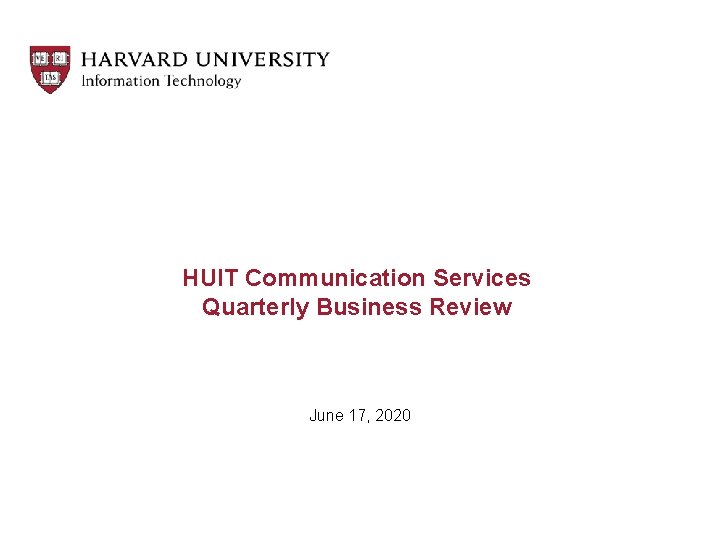 HARVARD UNIVERSITY
Information Technology

HUIT Communication Services
Quarterly Business Review

June 17, 2020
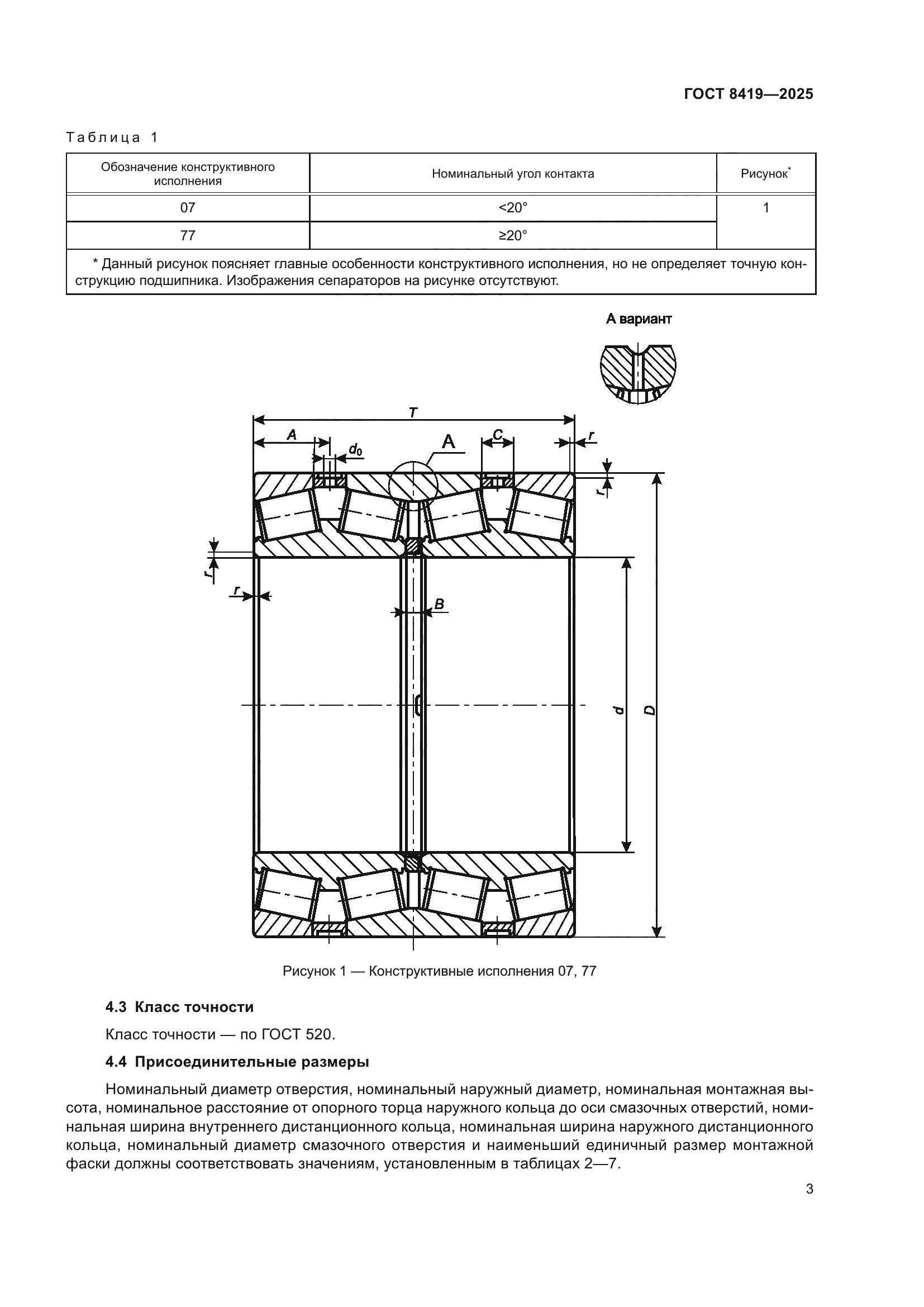 ГОСТ 8419—2025

Таблица 1

| Обозначение конструктивного исполнения | Номинальный угол контакта | Рисунок* |
|---|---|---|
| 07 | <20° | 1 |
| 77 | ≥20° | |
| * Данный рисунок поясняет главные особенности конструктивного исполнения, но не определяет точную конструкцию подшипника. Изображения сепараторов на рисунке отсутствуют. | | |

А вариант

T

A

$d_0$

A

C

r

r

r

r

B

d

D

Рисунок 1 — Конструктивные исполнения 07, 77

4.3 Класс точности

Класс точности — по ГОСТ 520.

4.4 Присоединительные размеры

Номинальный диаметр отверстия, номинальный наружный диаметр, номинальная монтажная высота, номинальное расстояние от опорного торца наружного кольца до оси смазочных отверстий, номинальная ширина внутреннего дистанционного кольца, номинальная ширина наружного дистанционного кольца, номинальный диаметр смазочного отверстия и наименьший единичный размер монтажной фаски должны соответствовать значениям, установленным в таблицах 2—7.

3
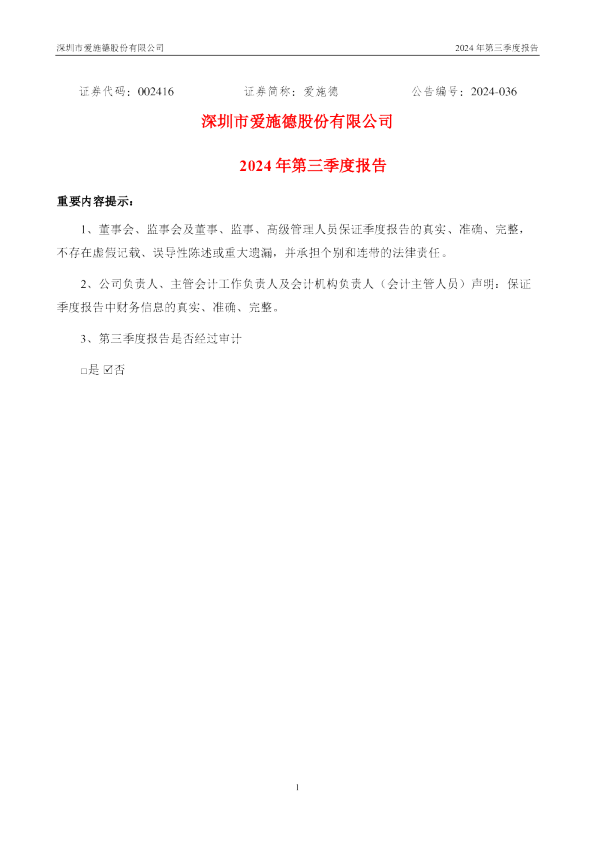 深圳市爱施德股份有限公司 2024年第三季度报告

证券代码：002416 证券简称：爱施德 公告编号：2024-036

深圳市爱施德股份有限公司

2024年第三季度报告

重要内容提示：

1、董事会、监事会及董事、监事、高级管理人员保证季度报告的真实、准确、完整，不存在虚假记载、误导性陈述或重大遗漏，并承担个别和连带的法律责任。

2、公司负责人、主管会计工作负责人及会计机构负责人（会计主管人员）声明：保证季度报告中财务信息的真实、准确、完整。

3、第三季度报告是否经过审计

☐是 ☑否

1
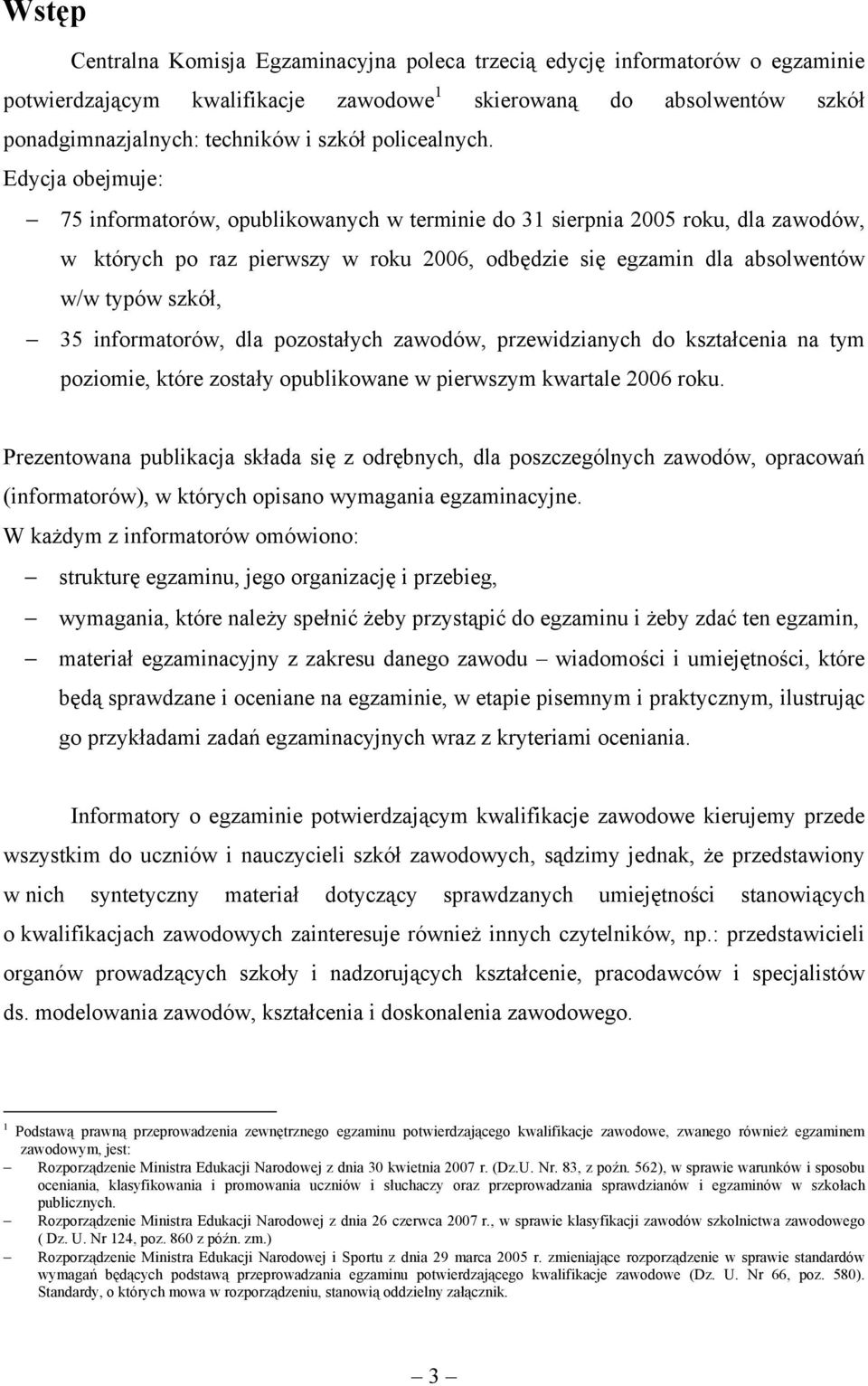 Wstęp

Centralna Komisja Egzaminacyjna poleca trzecią edycję informatorów o egzaminie potwierdzającym kwalifikacje zawodowe$^1$ skierowaną do absolwentów szkół ponadgimnazjalnych: techników i szkół policealnych.
Edycja obejmuje:
– 75 informatorów, opublikowanych w terminie do 31 sierpnia 2005 roku, dla zawodów, w których po raz pierwszy w roku 2006, odbędzie się egzamin dla absolwentów w/w typów szkół,
– 35 informatorów, dla pozostałych zawodów, przewidzianych do kształcenia na tym poziomie, które zostały opublikowane w pierwszym kwartale 2006 roku.

Prezentowana publikacja składa się z odrębnych, dla poszczególnych zawodów, opracowań (informatorów), w których opisano wymagania egzaminacyjne.
W każdym z informatorów omówiono:
– strukturę egzaminu, jego organizację i przebieg,
– wymagania, które należy spełnić żeby przystąpić do egzaminu i żeby zdać ten egzamin,
– materiał egzaminacyjny z zakresu danego zawodu – wiadomości i umiejętności, które będą sprawdzane i oceniane na egzaminie, w etapie pisemnym i praktycznym, ilustrując go przykładami zadań egzaminacyjnych wraz z kryteriami oceniania.

Informatory o egzaminie potwierdzającym kwalifikacje zawodowe kierujemy przede wszystkim do uczniów i nauczycieli szkół zawodowych, sądzimy jednak, że przedstawiony w nich syntetyczny materiał dotyczący sprawdzanych umiejętności stanowiących o kwalifikacjach zawodowych zainteresuje również innych czytelników, np.: przedstawicieli organów prowadzących szkoły i nadzorujących kształcenie, pracodawców i specjalistów ds. modelowania zawodów, kształcenia i doskonalenia zawodowego.

$^1$ Podstawą prawną przeprowadzenia zewnętrznego egzaminu potwierdzającego kwalifikacje zawodowe, zwanego również egzaminem zawodowym, jest:
– Rozporządzenie Ministra Edukacji Narodowej z dnia 30 kwietnia 2007 r. (Dz.U. Nr. 83, z poźn. 562), w sprawie warunków i sposobu oceniania, klasyfikowania i promowania uczniów i słuchaczy oraz przeprowadzania sprawdzianów i egzaminów w szkołach publicznych.
– Rozporządzenie Ministra Edukacji Narodowej z dnia 26 czerwca 2007 r., w sprawie klasyfikacji zawodów szkolnictwa zawodowego ( Dz. U. Nr 124, poz. 860 z późn. zm.)
– Rozporządzenie Ministra Edukacji Narodowej i Sportu z dnia 29 marca 2005 r. zmieniające rozporządzenie w sprawie standardów wymagań będących podstawą przeprowadzania egzaminu potwierdzającego kwalifikacje zawodowe (Dz. U. Nr 66, poz. 580). Standardy, o których mowa w rozporządzeniu, stanowią oddzielny załącznik.

– 3 –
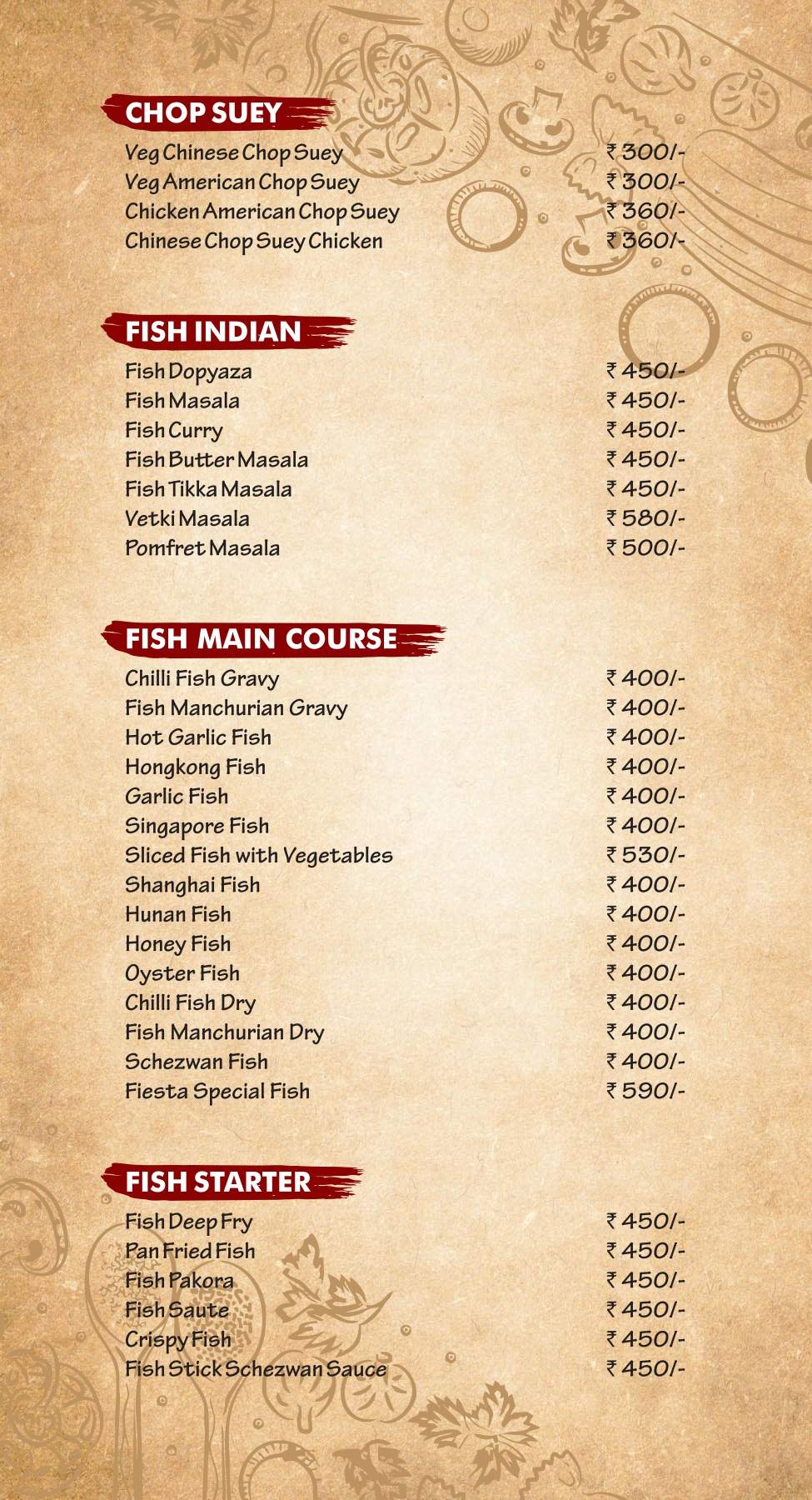 CHOP SUEY

| | |
|---|---|
| Veg Chinese Chop Suey | ₹ 300/- |
| Veg American Chop Suey | ₹ 300/- |
| Chicken American Chop Suey | ₹ 360/- |
| Chinese Chop Suey Chicken | ₹ 360/- |

FISH INDIAN

| | |
|---|---|
| Fish Dopyaza | ₹ 450/- |
| Fish Masala | ₹ 450/- |
| Fish Curry | ₹ 450/- |
| Fish Butter Masala | ₹ 450/- |
| Fish Tikka Masala | ₹ 450/- |
| Vetki Masala | ₹ 580/- |
| Pomfret Masala | ₹ 500/- |

FISH MAIN COURSE

| | |
|---|---|
| Chilli Fish Gravy | ₹ 400/- |
| Fish Manchurian Gravy | ₹ 400/- |
| Hot Garlic Fish | ₹ 400/- |
| Hongkong Fish | ₹ 400/- |
| Garlic Fish | ₹ 400/- |
| Singapore Fish | ₹ 400/- |
| Sliced Fish with Vegetables | ₹ 530/- |
| Shanghai Fish | ₹ 400/- |
| Hunan Fish | ₹ 400/- |
| Honey Fish | ₹ 400/- |
| Oyster Fish | ₹ 400/- |
| Chilli Fish Dry | ₹ 400/- |
| Fish Manchurian Dry | ₹ 400/- |
| Schezwan Fish | ₹ 400/- |
| Fiesta Special Fish | ₹ 590/- |

FISH STARTER

| | |
|---|---|
| Fish Deep Fry | ₹ 450/- |
| Pan Fried Fish | ₹ 450/- |
| Fish Pakora | ₹ 450/- |
| Fish Saute | ₹ 450/- |
| Crispy Fish | ₹ 450/- |
| Fish Stick Schezwan Sauce | ₹ 450/- |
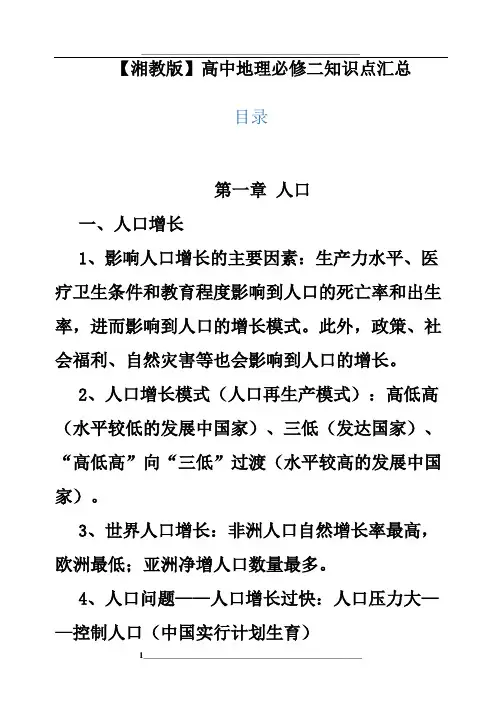 【湘教版】高中地理必修二知识点汇总

目录

第一章 人口

一、人口增长

1、影响人口增长的主要因素：生产力水平、医疗卫生条件和教育程度影响到人口的死亡率和出生率，进而影响到人口的增长模式。此外，政策、社会福利、自然灾害等也会影响到人口的增长。

2、人口增长模式（人口再生产模式）：高低高（水平较低的发展中国家）、三低（发达国家）、“高低高”向“三低”过渡（水平较高的发展中国家）。

3、世界人口增长：非洲人口自然增长率最高，欧洲最低；亚洲净增人口数量最多。

4、人口问题——人口增长过快：人口压力大——控制人口（中国实行计划生育）

1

-.-.-

> Task requirements
The lines to copy begin at the one containing "Fish Dry | ₹ 400/- |" and end at the last line of the records. Set down exactly those lines and no others, both ends included, and omit all pictures.

> Exercise answer
| Chilli Fish Dry | ₹ 400/- |
| Fish Manchurian Dry | ₹ 400/- |
| Schezwan Fish | ₹ 400/- |
| Fiesta Special Fish | ₹ 590/- |

FISH STARTER

| | |
|---|---|
| Fish Deep Fry | ₹ 450/- |
| Pan Fried Fish | ₹ 450/- |
| Fish Pakora | ₹ 450/- |
| Fish Saute | ₹ 450/- |
| Crispy Fish | ₹ 450/- |
| Fish Stick Schezwan Sauce | ₹ 450/- |
 【湘教版】高中地理必修二知识点汇总

目录

第一章 人口

一、人口增长

1、影响人口增长的主要因素：生产力水平、医疗卫生条件和教育程度影响到人口的死亡率和出生率，进而影响到人口的增长模式。此外，政策、社会福利、自然灾害等也会影响到人口的增长。

2、人口增长模式（人口再生产模式）：高低高（水平较低的发展中国家）、三低（发达国家）、“高低高”向“三低”过渡（水平较高的发展中国家）。

3、世界人口增长：非洲人口自然增长率最高，欧洲最低；亚洲净增人口数量最多。

4、人口问题——人口增长过快：人口压力大——控制人口（中国实行计划生育）

1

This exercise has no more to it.